Trading on the Istanbul bourse was halted for a second time on Friday as a market-wide circuit breaker kicked in after heavy declines.

Turkey's lira, stocks and bonds have suffered since Wednesday when authorities detained Istanbul Mayor Ekrem Imamoglu, seen as the main political rival of President Tayyip Erdogan. Protests erupted and thousands marched nationwide.

The second circuit-breaker was issued at 0827 GMT on Friday, with the benchmark BIST-100 index XU100 down 7.01% and the banking index down 9.25%. Trading resumed at 0857 GMT, according to Borsa Istanbul.

The Turkish lira USDTRY traded at 38.0050 against the U.S. dollar at 0840 GMT, flat when compared to its close on Thursday. The currency is down 6.7% so far this year.

On Wednesday, the lira tumbled to a record low of 42 per dollar following Imamoglu's detention, before recouping most of the day's losses.

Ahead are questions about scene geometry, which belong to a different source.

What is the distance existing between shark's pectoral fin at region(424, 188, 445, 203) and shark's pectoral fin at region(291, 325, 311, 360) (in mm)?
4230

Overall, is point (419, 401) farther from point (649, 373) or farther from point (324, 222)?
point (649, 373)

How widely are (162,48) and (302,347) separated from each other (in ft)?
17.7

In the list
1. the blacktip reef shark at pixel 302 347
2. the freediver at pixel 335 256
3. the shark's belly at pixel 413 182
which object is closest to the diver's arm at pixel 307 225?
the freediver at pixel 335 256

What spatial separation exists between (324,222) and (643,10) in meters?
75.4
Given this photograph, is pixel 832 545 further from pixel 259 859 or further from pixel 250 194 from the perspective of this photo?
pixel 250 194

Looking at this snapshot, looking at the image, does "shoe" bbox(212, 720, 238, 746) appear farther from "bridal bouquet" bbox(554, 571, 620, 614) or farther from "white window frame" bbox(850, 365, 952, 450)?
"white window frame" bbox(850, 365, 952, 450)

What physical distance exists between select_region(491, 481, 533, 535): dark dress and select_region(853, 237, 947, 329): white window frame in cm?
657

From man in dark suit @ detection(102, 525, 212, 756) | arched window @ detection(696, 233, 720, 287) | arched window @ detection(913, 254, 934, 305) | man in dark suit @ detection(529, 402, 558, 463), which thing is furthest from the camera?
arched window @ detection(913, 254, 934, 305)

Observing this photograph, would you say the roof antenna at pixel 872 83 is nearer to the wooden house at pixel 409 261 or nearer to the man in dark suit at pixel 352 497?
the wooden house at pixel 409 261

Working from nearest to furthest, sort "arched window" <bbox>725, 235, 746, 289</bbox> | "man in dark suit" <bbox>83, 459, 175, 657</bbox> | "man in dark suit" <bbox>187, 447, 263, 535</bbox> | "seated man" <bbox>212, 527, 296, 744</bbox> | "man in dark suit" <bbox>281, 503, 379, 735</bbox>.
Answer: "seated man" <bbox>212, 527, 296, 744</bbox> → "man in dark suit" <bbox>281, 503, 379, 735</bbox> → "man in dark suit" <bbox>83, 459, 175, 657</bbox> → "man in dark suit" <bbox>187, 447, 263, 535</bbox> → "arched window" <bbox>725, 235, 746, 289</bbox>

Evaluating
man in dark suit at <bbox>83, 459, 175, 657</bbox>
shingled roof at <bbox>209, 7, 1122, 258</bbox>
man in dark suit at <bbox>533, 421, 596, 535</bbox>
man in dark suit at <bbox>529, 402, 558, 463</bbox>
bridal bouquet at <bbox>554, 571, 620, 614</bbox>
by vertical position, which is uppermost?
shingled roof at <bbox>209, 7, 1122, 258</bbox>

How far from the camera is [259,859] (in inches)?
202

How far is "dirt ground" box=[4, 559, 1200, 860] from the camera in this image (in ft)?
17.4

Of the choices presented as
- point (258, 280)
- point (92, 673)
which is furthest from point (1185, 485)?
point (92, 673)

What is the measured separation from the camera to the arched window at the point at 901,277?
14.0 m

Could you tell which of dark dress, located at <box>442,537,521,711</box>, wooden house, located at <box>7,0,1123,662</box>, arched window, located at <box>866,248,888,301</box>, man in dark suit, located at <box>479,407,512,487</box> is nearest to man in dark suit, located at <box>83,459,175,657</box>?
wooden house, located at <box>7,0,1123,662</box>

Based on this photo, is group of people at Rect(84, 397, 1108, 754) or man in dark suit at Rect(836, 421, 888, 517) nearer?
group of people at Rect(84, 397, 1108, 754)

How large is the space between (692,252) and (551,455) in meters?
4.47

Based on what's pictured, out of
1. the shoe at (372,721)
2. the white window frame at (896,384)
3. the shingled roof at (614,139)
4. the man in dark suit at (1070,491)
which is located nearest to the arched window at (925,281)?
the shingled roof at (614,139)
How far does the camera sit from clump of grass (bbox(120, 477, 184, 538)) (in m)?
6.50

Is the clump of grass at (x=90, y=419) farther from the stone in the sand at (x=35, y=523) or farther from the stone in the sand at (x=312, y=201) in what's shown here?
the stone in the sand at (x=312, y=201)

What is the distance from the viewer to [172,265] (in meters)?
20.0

The central bank sold some $10 billion in FX, according to economist calculations, following the drop, and took liquidity measures to limit market volatility.

The central bank did not open its one-week repo auction on Friday after deciding to suspend policy funding. Economists say the move, along with an overnight lending rate hike to 46%, amounted to a 350-400 basis-point tightening in policy.

Overnight interest rates on Thursday climbed 134 basis points to 43.64%, according to data.

Turkey's banking index (.XBANK) extended losses to slide almost 9% on Friday after the central bank decisions.

Serhat Baskurt, Head of Algorithmic Trading at ALB Yatırım, said the decisions indicated that foreign exchange demand has been higher than expected.

"This has put an end to expectations of a rate cut in April and triggered a sell-off in banking stocks," Baskurt said.

The central bank moves will increase lenders' funding costs, which could weigh on their profitability, said Yusuf Dogan, treasury director at Trive Menkul Degerler.

"The move may push loan rates higher and shrink credit volumes, negatively impacting banks' net interest margin."

Separately, Turkey's sovereign dollar bonds slid for the third straight day, with 2038 maturity shedding more than 1.3 cents to be bid at 99.35 cents on the dollar. That bond was on track for a weekly price loss of over 2 cents, the largest since January 2024.